[Provided records]
+--

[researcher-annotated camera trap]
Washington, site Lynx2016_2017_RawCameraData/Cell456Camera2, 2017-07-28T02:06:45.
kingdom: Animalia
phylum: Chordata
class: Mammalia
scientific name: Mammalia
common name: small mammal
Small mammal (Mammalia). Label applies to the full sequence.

+--

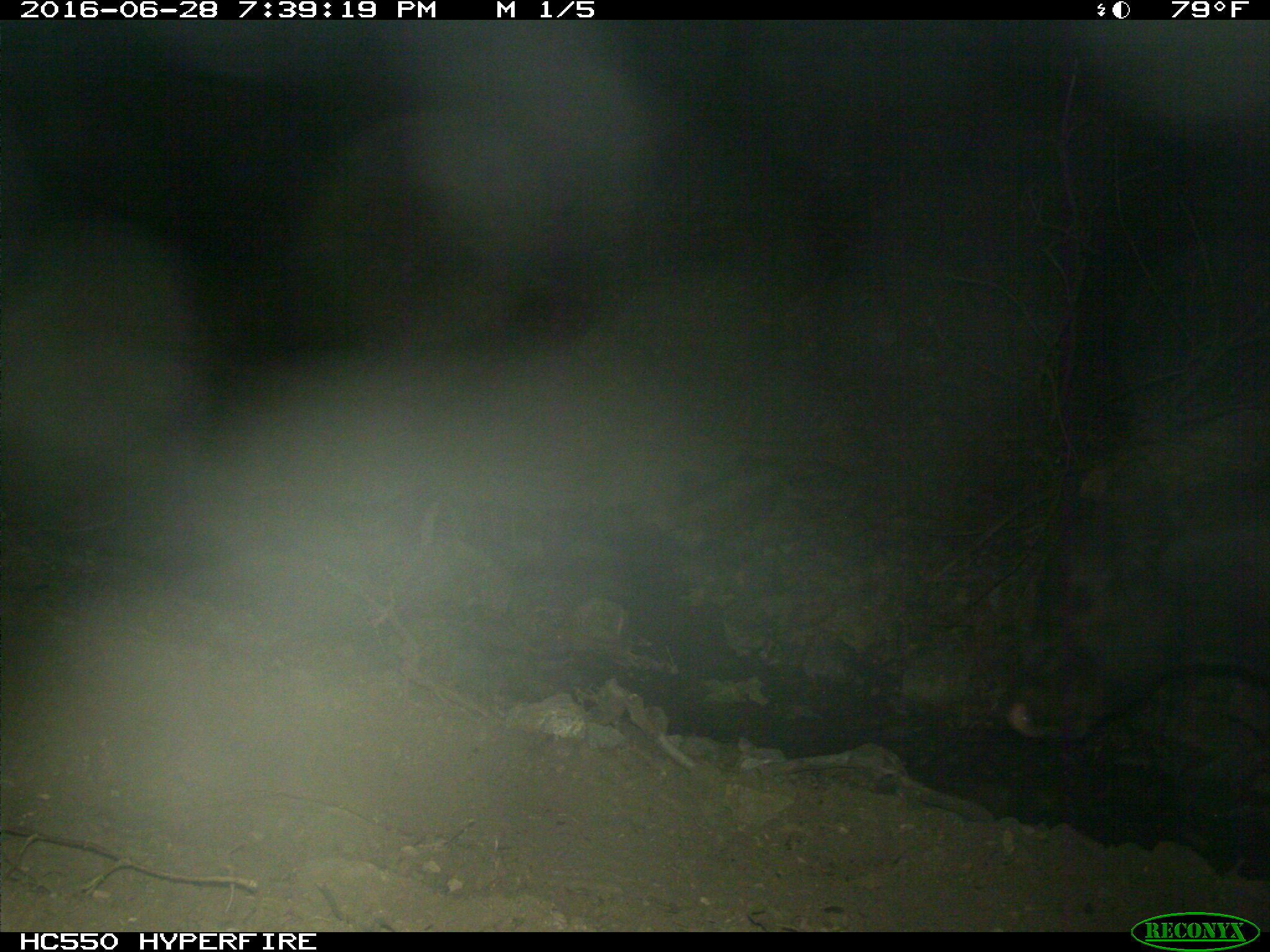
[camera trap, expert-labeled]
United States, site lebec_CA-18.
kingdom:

+--

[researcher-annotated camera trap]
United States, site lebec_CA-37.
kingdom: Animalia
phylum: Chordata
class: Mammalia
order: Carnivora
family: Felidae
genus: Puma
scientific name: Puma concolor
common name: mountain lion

+--

[Goal of the exercise] Could you show every line of the material that includes the string "United"?

[Written answer]
United States, site lebec_CA-18.
United States, site lebec_CA-37.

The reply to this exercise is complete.